I'm thinking you meant LS for the 2012 CRUZE with a 1.8? Look at the bottom of this page and read some similar fan comments, or poke around in the search box before you spend money at the dealer. What you mentioned sounds somewhat normal, could be a bad thermostat. These cars run with the high fan in extreme hot & cold weather


----------



## John Norte (Dec 21, 2020)

Thank you for the reply ! I sure will, beyond inspection I'm thinking that it can probably be a switch or a sensor that allows the fan to run at such a high speed constantly, I'll go to a general mechanic to check it out.


----------



## jblackburn (Apr 14, 2012)

The fan constantly running at high speed usually means that one of the coolant temp sensors disagrees with the other, and the car has put it in a fail-safe/limp home mode.

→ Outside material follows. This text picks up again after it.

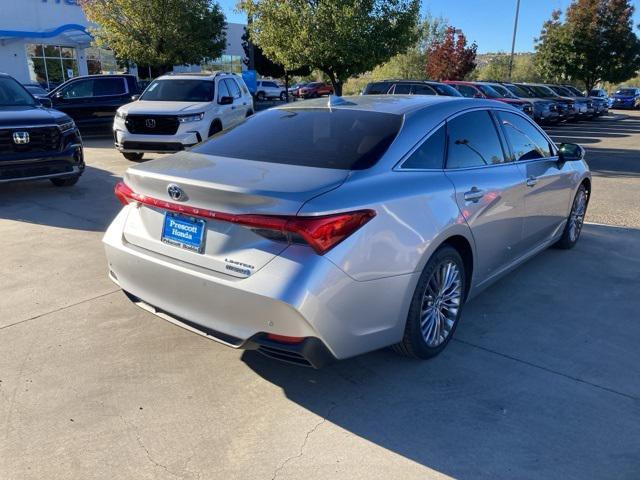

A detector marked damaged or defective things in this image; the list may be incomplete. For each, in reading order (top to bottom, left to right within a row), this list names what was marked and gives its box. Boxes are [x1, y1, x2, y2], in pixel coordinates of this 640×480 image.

crack in pavement [0, 290, 121, 332]
crack in pavement [456, 336, 640, 404]
crack in pavement [270, 402, 338, 480]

It's normal for a Cruze not to heat up at idle, but they also have an electronically controlled thermostat that can melt the ring to open it at any temperature the ECM requests. In the case of limp home mode, it melts the ring just to ensure it stays cool.

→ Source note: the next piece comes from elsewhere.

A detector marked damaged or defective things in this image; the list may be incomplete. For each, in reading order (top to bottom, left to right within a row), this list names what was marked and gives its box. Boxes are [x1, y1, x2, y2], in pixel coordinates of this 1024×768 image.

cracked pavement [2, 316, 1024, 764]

The temperature sensors are a very common failure point on the 1.4T, and the thermostats are common cooling system leak point on the 1.8. I'd just replace em all (there are 2 coolant temp sensors - one in the radiator, the other near the throttle body/rear of the engine). Check the hose from the coolant tank as well, as it's one that cracks and leaks a lot too.


----------



## Shawn855 (May 25, 2016)

The fan running while the heat is on is perfectly normal and I actually made a post about it a few months ago. Secondly, if the fan is on the max setting instead of the lower speeds, then it means your radiator fan resistor is finished and therefore can only run in 1 speed; max. Another hint that it's the resistor, is the car temp gauge will actually be at the middle mark, instead of a little bit before the middle mark.


----------